Appendix G — GLMs

This is a course on probability models. A commonly referenced subset of these models are referred to as generalized linear models or GLMs. Because GLMs are commonly referenced, it’s worth understanding the theory. But for our purposes, there isn’t a practical difference between probability models that are GLMs and probabilities models that are not GLMs.

In fact, some use the term “GLM” to mean probability models broadly, not just those models covered in the theory below.
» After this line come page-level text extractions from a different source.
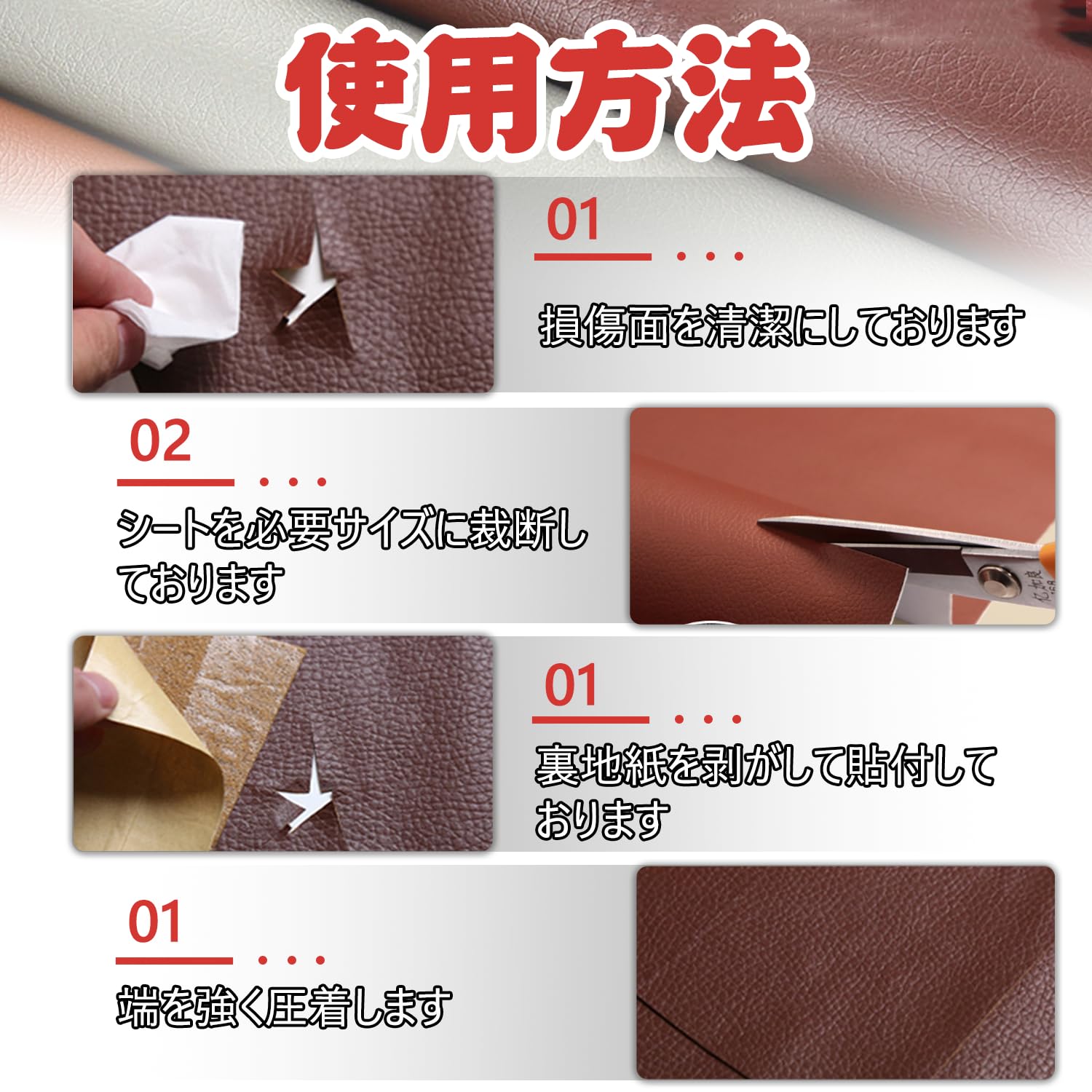 使用方法

01
...
損傷面を清潔にしております

02
...
シートを必要サイズに裁断しております

01
...
裏地紙を剥がして貼付しております

01
...
端を強く圧着します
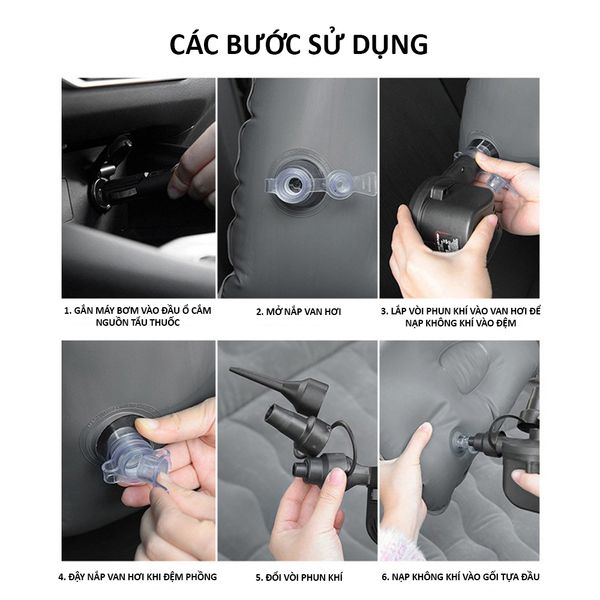 CÁC BƯỚC SỬ DỤNG

1. GẮN MÁY BƠM VÀO ĐẦU Ổ CẮM NGUỒN TẨU THUỐC

2. MỞ NẮP VAN HƠI

3. LẮP VÒI PHUN KHÍ VÀO VAN HƠI ĐỂ NẠP KHÔNG KHÍ VÀO ĐỆM

4. ĐẬY NẮP VAN HƠI KHI ĐỆM PHỒNG

5. ĐỔI VÒI PHUN KHÍ

6. NẠP KHÔNG KHÍ VÀO GỐI TỰA ĐẦU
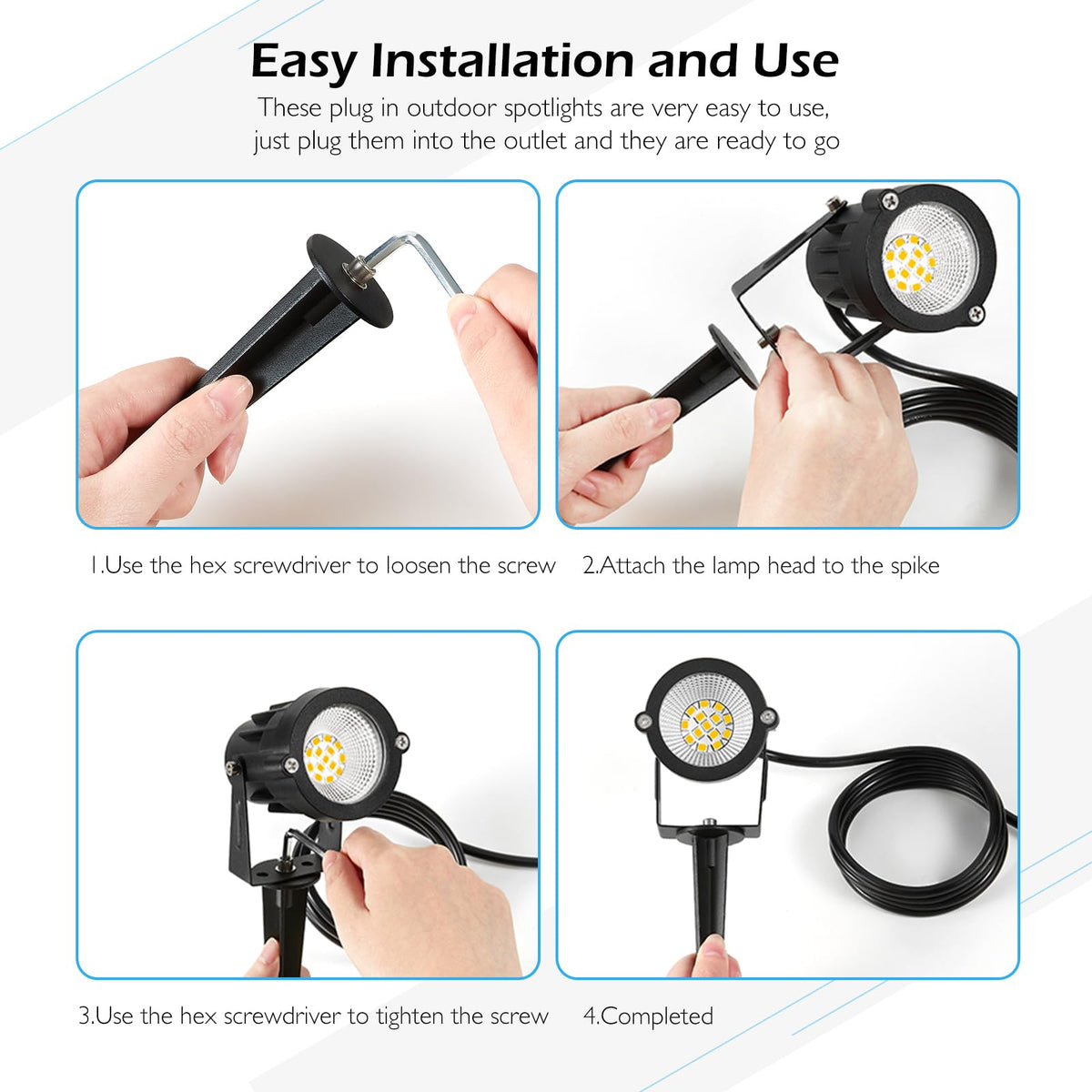 Easy Installation and Use

These plug in outdoor spotlights are very easy to use, just plug them into the outlet and they are ready to go

1.Use the hex screwdriver to loosen the screw

2.Attach the lamp head to the spike

3.Use the hex screwdriver to tighten the screw

4.Completed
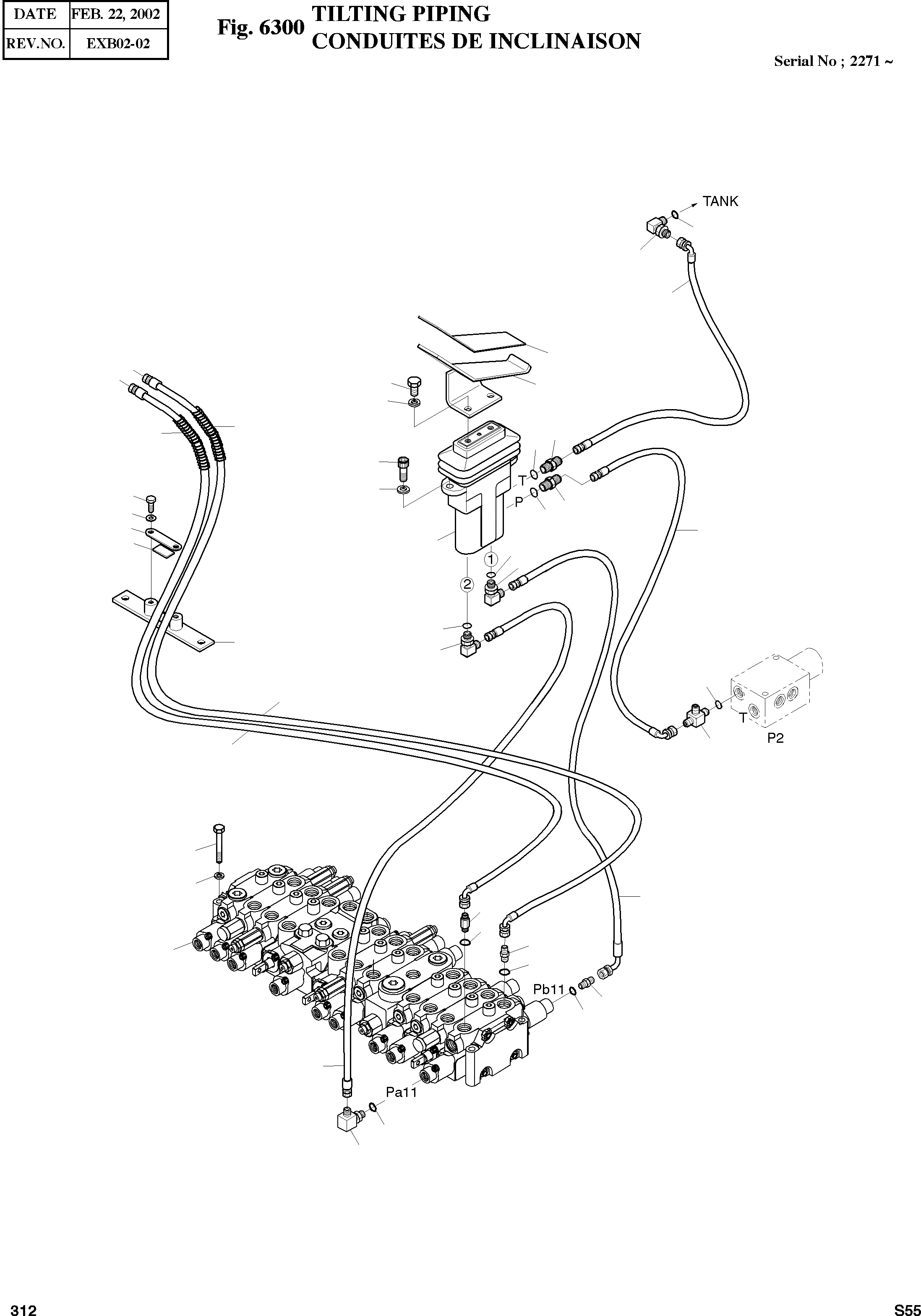 | DATE | FEB. 22, 2002 |
|---|---|
| REV.NO. | EXB02-02 |

Fig. 6300 TILTING PIPING
CONDUITES DE INCLINAISON

Serial No ; 2271 ~

TANK

T

P

1

2

T

P2

Pb11

Pa11

312

S55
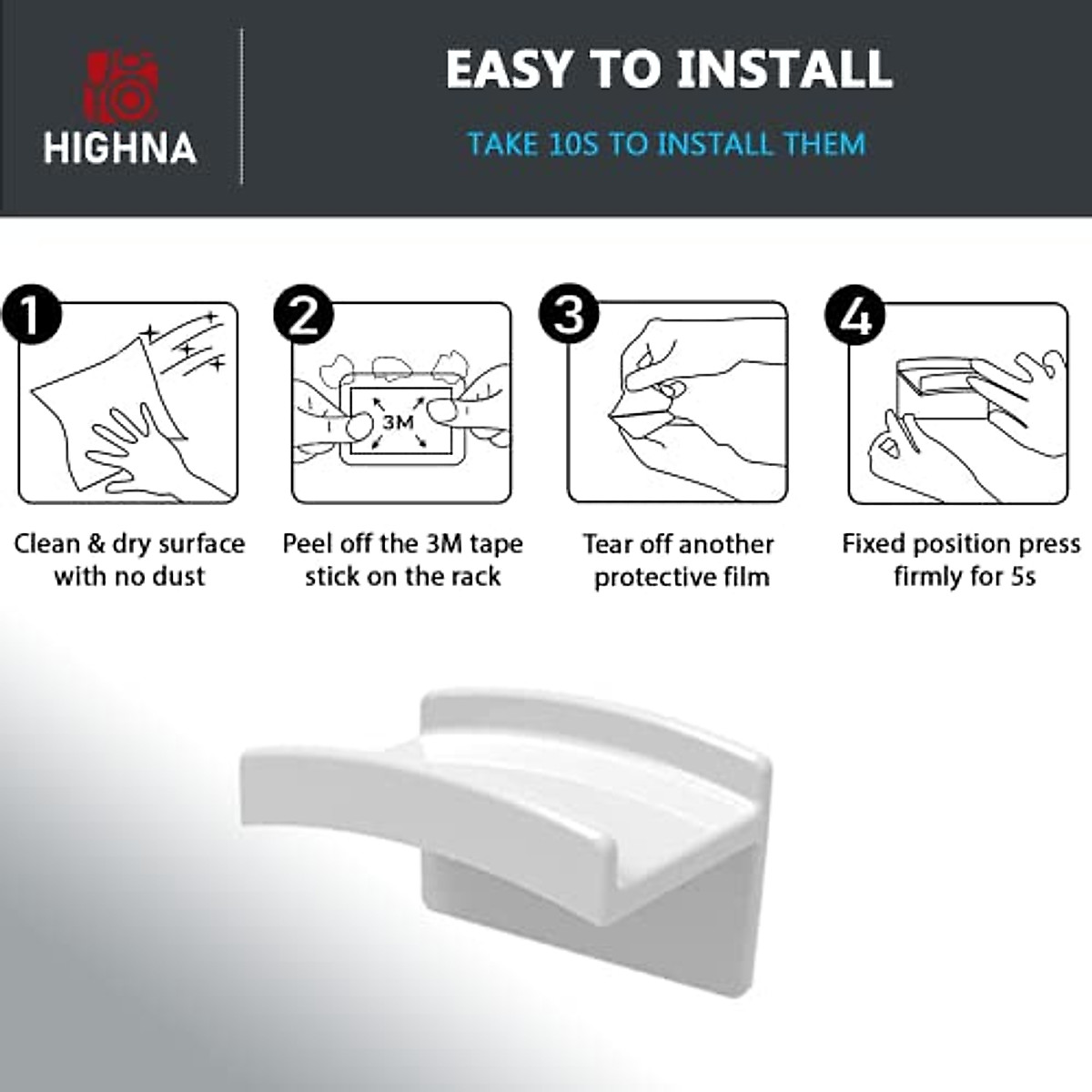 HIGHNA

EASY TO INSTALL

TAKE 10S TO INSTALL THEM

1

Clean & dry surface with no dust

2

3M

Peel off the 3M tape stick on the rack

3

Tear off another protective film

4

Fixed position press firmly for 5s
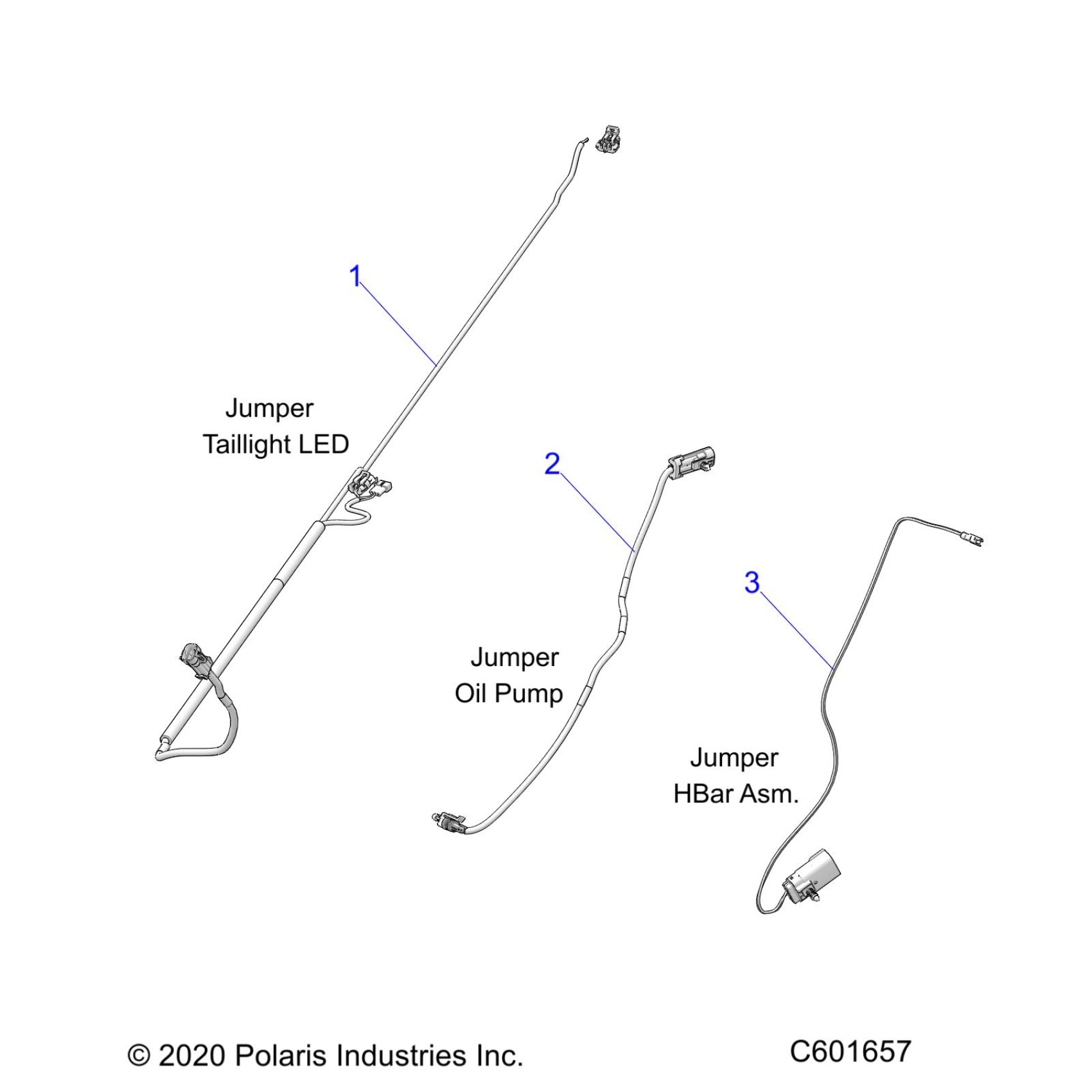 1

Jumper
Taillight LED

2

Jumper
Oil Pump

3

Jumper
HBar Asm.

© 2020 Polaris Industries Inc.

C601657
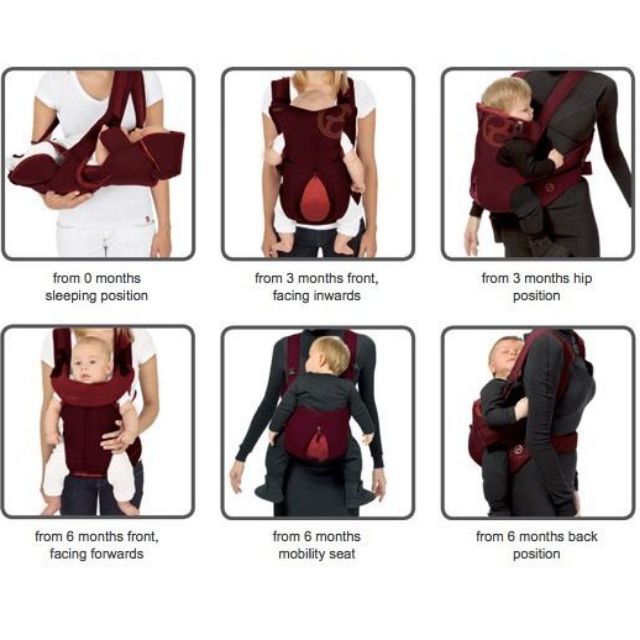 from 0 months sleeping position

from 3 months front, facing inwards

from 3 months hip position

from 6 months front, facing forwards

from 6 months mobility seat

from 6 months back position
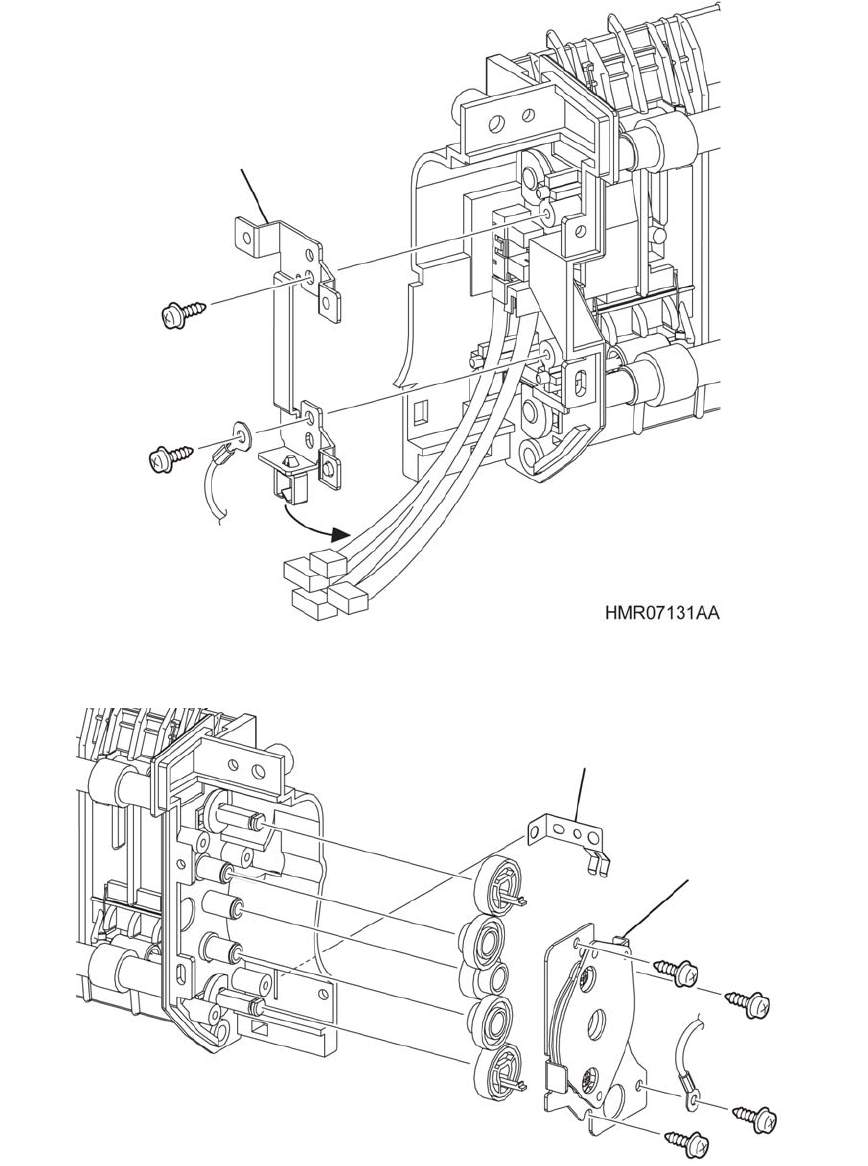 HMR07131AA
McCullagh and Nelder (1989) gave us the initial theory of the GLM. They show how many probability models fall into a single unified framework that they called generalized linear models (GLMs). The theory is really beautiful, simple, and powerful. Gill and Torres (2019) offers a good introduction for political scientists.

McCullagh, Peter, and John A. Nelder. 1989. Generalized Linear Models. 2nd ed. London: Chapman & Hall.
Gill, Jeff, and Michelle Torres. 2019. Generalized Linear Models: A Unified Approach. 2nd ed. Quantitative Applications in the Social Sciences 134. Thousand Oaks, CA: Sage.

A GLM has three components:

  1. Random component. \(y_i\) follows a distribution in the exponential family.
  2. Systematic component. Linear predictor \(\eta_i = X_i\beta\).
  3. Link function. Monotone map \(g(\mu_i) = \eta_i\) with \(\mu_i = \mathbb{E}(Y_i)\).

G.1 Exponential families

A density/pmf is in the exponential family if it can be written

\[ f(y\mid \theta,\phi) =\exp\!\left\{\frac{y\theta - b(\theta)}{a(\phi)} + c(y,\phi)\right\}. \]

  • \(\theta\): canonical parameter
  • \(\phi\): dispersion parameter
  • \(\mu = \mathbb{E}(Y) = b'(\theta)\)
  • \(\operatorname{Var}(Y) = b''(\theta)\,a(\phi)\)

If we choose \(g(\mu)\) so that the linear predictor \(X_i \beta\) equals the canonical parameter \(\eta_i\), then we say that \(g(\cdot)\) is the canonical link. Canonical links simplify the score equations and IRWLS weights, but are not required in practice.

G.1.1 Core examples

Logistic regression. \(Y_i \sim \operatorname{Bernoulli}(\pi_i)\) with canonical link \(g(\pi_i)=\log\!\dfrac{\pi_i}{1-\pi_i}=X_i\beta\).

Poisson regression (counts). \(Y_i \sim \operatorname{Poisson}(\lambda_i)\) with canonical link \(g(\lambda_i)=\log\lambda_i=X_i\beta\).

G.1.2 Negative binomial edge case

With fixed dispersion \(\kappa\), an exponential-family form exists. In practice \(\kappa\) is estimated, so NB is “GLM-like” but not strictly a GLM.

G.1.3 Common GLMs (canonical forms)

Family Outcome type Canonical link \(g(\mu)\) Variance function \(V(\mu)\)
Normal Continuous Identity \(\mu\) \(1\)
Bernoulli Binary Logit \(\log\!\dfrac{\mu}{1-\mu}\) \(\mu(1-\mu)\)
Poisson Counts Log \(\log \mu\) \(\mu\)
Gamma Positive continuous Inverse \(1/\mu\) \(\mu^2\)

G.2 Estimation: IRLS

GLMs are estimated by maximum likelihood. It turns out that iteratively reweighted least squares (IRLS) is an exceptionally robust numerical algorithm to find the ML estimates (and their variance estimates) for GLMs.

  • Working response: \(z_i = \eta_i + (y_i-\mu_i)\dfrac{d\eta_i}{d\mu_i}\).
  • Weights: \(w_i = \dfrac{1}{\phi}\left(\dfrac{d\mu_i}{d\eta_i}\right)^2 \big/ V(\mu_i)\).
  • Update: \(\hat\beta \leftarrow (X^\top W X)^{-1} X^\top W z\).

Repeat until convergence.

This algorithm is historically important, but happens “behind the scenes” in modern computation. It’s more conceptually useful to imagine a generic gradient ascent algorithm applied to directly to the multidimensional log-likelihood.

G.3 Expected Fisher information

At the MLE, \(\mathcal{I}(\beta) = \tfrac{1}{\phi} X^\top W X\). This looks very similar to the weighted cross-product matrix used in the IRLS updating step. There’s a connection here. IRLS arises from applying Newton–Raphson to the gradient of the log-likelihood, and the Hessian of the log-likelihood (whose expectation is the Fisher information) uses the same \(W\) matrix.

As an interesting result, the weights \(W\) indicate both the direction of the iterative updates and the curvature of the likelihood surface. When the algorithm has converged, the final \(X^\top W X\) approximates the covariance matrix for \(\hat\beta\).